HR professionals from all sectors, industries and organizations vie for the top accolades – including The Ultimate Software Award for Best Workplace Culture, The Mercer Award for Excellence in Diversity & Inclusion, and The TalentEgg Award for Best Employer Branding
So, who’ll be deciding who win what? Presenting our panel of esteemed judges – including:
- Alissa Barton - Director, Human Capital Planning at Infrastructure Ontario
- Peter Elmar Bordo, Business Instructor at Canadian Tourism College
- Christian Cook, Associate Professor of Management & Human Resources at Bissett School of Business
- Stephen Brown Director, Talent Acquisition, HR Service Delivery Division at Ontario Shared Services
- Colin Druhan, Executive Director at Pride at Work Canada
- Nan Oldroyd, Chief Staff & Volunteer Resources at Art Gallery of Ontario (AGO)

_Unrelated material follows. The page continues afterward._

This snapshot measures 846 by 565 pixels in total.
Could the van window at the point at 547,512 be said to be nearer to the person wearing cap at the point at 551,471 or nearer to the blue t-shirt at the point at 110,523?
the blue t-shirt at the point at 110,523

- Waheeda Rahman, Director, Equity, Diversity and Human Rights at City of Toronto
- Maryse Gingras, Regional Director, Quebec and Atlantic Canada at Futurpreneur Canada
- Cathy Gallagher-Louisy, Senior Director, Consulting and Partnerships at Canadian Centre for Diversity and Inclusion
- Bill Dennis, President & CEO at Cultural & Generational Training
HRD Canada caught up with judges Colin Druhan and Stephen Brown, who explained why it’s so essential to support events such as this one.
“For me it’s all about how we professionalize the profession,” explained Brown. “It’s often regarded as administrative work, which it is – but it’s also an essential function for achieving overall organizational excellence. When we recognize excellence, we should celebrate it. That helps to reinforce these integral values of HR management in all sectors and across all industries.

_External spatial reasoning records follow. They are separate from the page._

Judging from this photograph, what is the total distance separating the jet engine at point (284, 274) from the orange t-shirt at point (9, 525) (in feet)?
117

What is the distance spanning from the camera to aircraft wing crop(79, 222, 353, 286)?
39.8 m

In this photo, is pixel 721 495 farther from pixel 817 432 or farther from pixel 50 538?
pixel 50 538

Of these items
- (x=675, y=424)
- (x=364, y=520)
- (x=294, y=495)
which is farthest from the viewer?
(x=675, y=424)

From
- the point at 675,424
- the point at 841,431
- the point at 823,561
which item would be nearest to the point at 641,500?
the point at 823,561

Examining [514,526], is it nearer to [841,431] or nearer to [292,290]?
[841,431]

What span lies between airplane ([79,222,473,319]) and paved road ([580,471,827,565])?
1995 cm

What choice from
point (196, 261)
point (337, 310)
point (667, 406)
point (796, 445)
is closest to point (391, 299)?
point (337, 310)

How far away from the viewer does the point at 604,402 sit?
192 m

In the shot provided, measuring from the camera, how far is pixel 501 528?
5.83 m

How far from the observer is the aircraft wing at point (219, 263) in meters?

“For me, I’ll be looking for concepts that have really good design thinking, and by that, I mean client centered design thinking,” he told HRD Canada. “I want to see that the original concept was focused on service quality to clients, to the management team. In the context of talent acquisition, which is what I do, I want to see excellent candidate experience. That’s really where HR can continue to advance its effectiveness and enhance its alignment to the business strategy.”
Being bold and experimental are characteristics which should be second nature to HR professionals. It’s no longer good enough to parade the same tired old strategies – in order to see exceptional results, you have to deploy exceptional methods.
And for Druhan, this is something very close to his heart.
“There’s a couple of terms which people roll out all the time,” he told us. “Terms like disruptive and innovative - they lose their meaning when everyone uses the same strategy.
“When people look at what an employer is doing in another industry and copy it – sometimes it just doesn’t translate well. I think looking for bold and specific remedies to the problems within specific industries themselves is the ticket. For example, you wouldn’t deploy the exact same people strategy in a national bank as you would in a skilled trades environment – would you?
“Of course, it’s always important to share best practices - but never be a copycat.
“At my organization, Pride at Work Canada, we can see what happens when businesses don’t talk to each other or share best practices and quick wins. Ideas stagnate. Change doesn’t happen for our most vulnerable and marginalized community. D&I issues aren’t company specific – they affect everyone!”